Fritts was part of the famed Muscle Shoals team at Rick Hall’s Fame Studios in Alabama. He worked with Spooner Oldham and Dan Penn, with whom he co-wrote “Rainbow Road,” recorded by Joe Simon in ’69, Steve Goodman in ’71, and Percy Sledge, Arthur Alexander, and Joan Baez in ’72. Starting in 1970, Fritts played keys for Kris Kristofferson, then toured and recorded with him for two decades.
To boot, Fritts put out three albums over the years: Prone to Lean (1974) Everybody’s Got a Song (1997), and One Foot in the Groove (2008).
For his latest, Oh My Goodness, the 72-year-old Fritts’ voice is weathered by age and road burn, but his soul still shines through. Produced by the Civil Wars’ John Paul White, the album features Fritts’ songs as well as co-collaborators Penn, Oldham, Alexander, and John Prine, plus a cover of Paul Thorn’s “Temporarily Forever Mine.”
“Memphis Women and Chicken” is a funky ode to down home eats, praising comfort food, and the females who whomp ’em up — especially one memorable pie-making woman with dark blueberry eyes who has light powdered sugar sprinkled all in her hair. “I don’t care if whiskey hits my lips,” Fritts moans, sounding like an unholy amalgamation of Dr. Hook and Randy Newman. “Long as I get a taste of them barbecue ribs.”
“Tuscaloosa ’62” is an autobiographical ode to his teenage years, when he was a drummer playing frat parties with Hollis Dixon and the Keynotes. It’s a jangly rocker that sounds like it’d be at home in a Paul Thorn set list, bolstered with a tasty slide interlude by Jason Isbell.
“Choo Choo Train” is a song Fritts wrote for the Boxtops in ’68. Fritts managed to encapsulate everything about the Muscle Shoals sound into one song, the percussive chugging funk, the country boy soul, rattly backwoods rock, topped by cracked, anguished vocals. The thing just keeps building momentum till you can’t stand it. It goes from a ragged acoustic strummer to a slide guitar-driven, burbling soul-organ-augmented throbbing rocker with a relentless bass line that recalls Otis’ ’68 hit “I Can’t Turn You Loose.”

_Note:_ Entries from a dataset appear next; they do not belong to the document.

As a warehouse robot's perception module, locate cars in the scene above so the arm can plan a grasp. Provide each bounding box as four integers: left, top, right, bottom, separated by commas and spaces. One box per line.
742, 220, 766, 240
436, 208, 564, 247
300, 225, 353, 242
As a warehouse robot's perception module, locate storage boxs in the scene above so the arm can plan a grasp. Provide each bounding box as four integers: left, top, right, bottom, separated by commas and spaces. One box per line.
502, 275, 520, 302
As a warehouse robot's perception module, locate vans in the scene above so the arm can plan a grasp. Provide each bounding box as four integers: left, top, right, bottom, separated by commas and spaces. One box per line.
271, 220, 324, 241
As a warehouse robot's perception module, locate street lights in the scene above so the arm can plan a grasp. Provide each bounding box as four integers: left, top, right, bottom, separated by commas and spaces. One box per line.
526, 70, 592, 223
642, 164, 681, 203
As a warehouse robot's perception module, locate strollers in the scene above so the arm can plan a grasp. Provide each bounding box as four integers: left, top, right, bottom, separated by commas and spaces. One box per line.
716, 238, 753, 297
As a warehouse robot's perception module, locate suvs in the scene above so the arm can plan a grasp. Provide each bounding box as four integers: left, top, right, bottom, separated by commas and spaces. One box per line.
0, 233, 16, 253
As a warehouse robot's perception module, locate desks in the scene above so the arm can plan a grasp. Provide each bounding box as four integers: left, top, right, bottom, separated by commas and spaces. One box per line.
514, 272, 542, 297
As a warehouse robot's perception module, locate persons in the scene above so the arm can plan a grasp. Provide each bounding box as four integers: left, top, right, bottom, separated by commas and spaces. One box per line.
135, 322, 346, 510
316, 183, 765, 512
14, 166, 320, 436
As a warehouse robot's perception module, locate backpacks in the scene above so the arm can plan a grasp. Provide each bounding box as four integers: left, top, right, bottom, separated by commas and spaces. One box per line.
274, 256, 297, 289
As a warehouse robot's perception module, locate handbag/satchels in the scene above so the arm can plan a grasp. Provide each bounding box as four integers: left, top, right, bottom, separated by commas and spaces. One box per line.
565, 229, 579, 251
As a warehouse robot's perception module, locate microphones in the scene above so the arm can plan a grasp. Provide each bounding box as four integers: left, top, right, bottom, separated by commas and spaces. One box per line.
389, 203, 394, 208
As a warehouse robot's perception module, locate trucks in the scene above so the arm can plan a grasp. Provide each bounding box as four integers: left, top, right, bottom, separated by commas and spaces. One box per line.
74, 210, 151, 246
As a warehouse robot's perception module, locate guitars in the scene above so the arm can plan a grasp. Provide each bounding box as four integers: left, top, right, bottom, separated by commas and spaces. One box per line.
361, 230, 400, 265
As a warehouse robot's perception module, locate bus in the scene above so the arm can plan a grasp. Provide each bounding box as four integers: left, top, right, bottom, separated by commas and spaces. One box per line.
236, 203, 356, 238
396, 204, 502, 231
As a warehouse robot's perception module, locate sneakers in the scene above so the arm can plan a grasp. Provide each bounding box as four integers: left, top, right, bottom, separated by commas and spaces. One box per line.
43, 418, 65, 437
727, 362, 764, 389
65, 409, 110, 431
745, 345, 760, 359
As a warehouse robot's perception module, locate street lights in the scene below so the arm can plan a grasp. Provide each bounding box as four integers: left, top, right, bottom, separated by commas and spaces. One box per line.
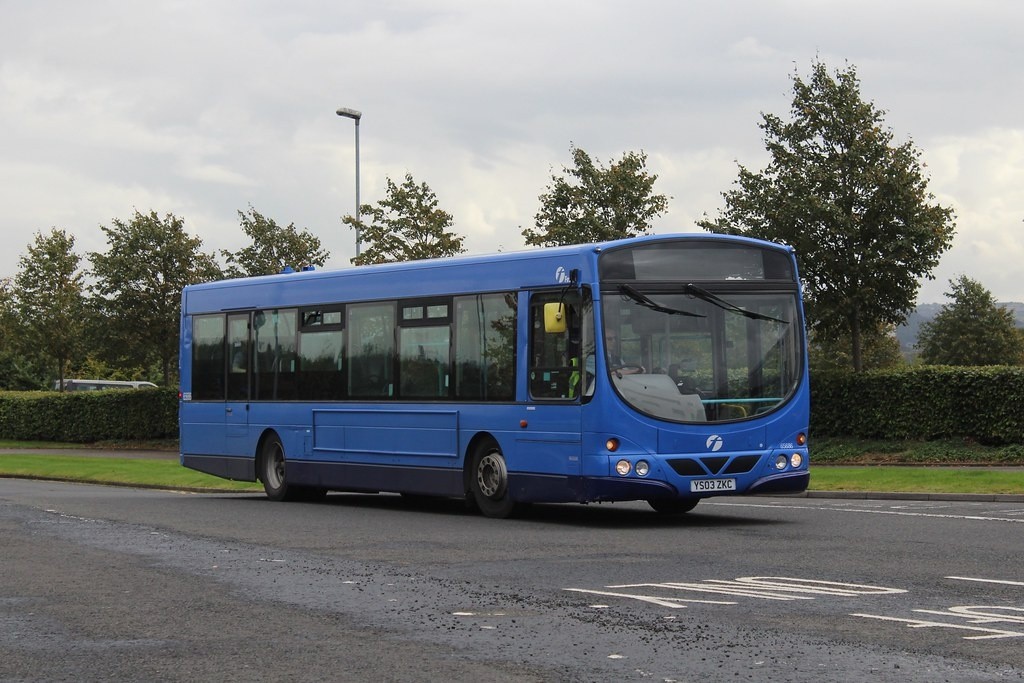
335, 106, 362, 265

Fritts’ vocal on the title cut is an amalgam of Leon Russell and Dr. John, an unlikely blend that gives the poignant lyrics a twist that makes it even harder to get out of your head and off your lips.
“Oldest Baby in the World” is vintage Prine. Fritts perfectly captures Prine’s vocal inflections, and the lyrics are a smooth blend of Prine’s biting sarcasm and Fritts’ more sanguine take on the complexities of an aging woman. It’s a tough look at woman past her prime. “She’s got the mind of a child, and a body peaking over the hill,” Fritts sings in his well-broken-in leathery croak, adding that “her youth is a costume and the beauty within lies unfurled.”
But in the end, despite the guest stars (Isbell, Prine, Alabama Shakes, Amanda Shires, White, and Swamper David Hood on bass for a few tracks) and the co-writers, Goodness is still Fritts’ baby. It’s just a man and his piano sharing what’s been on his mind for seven decades.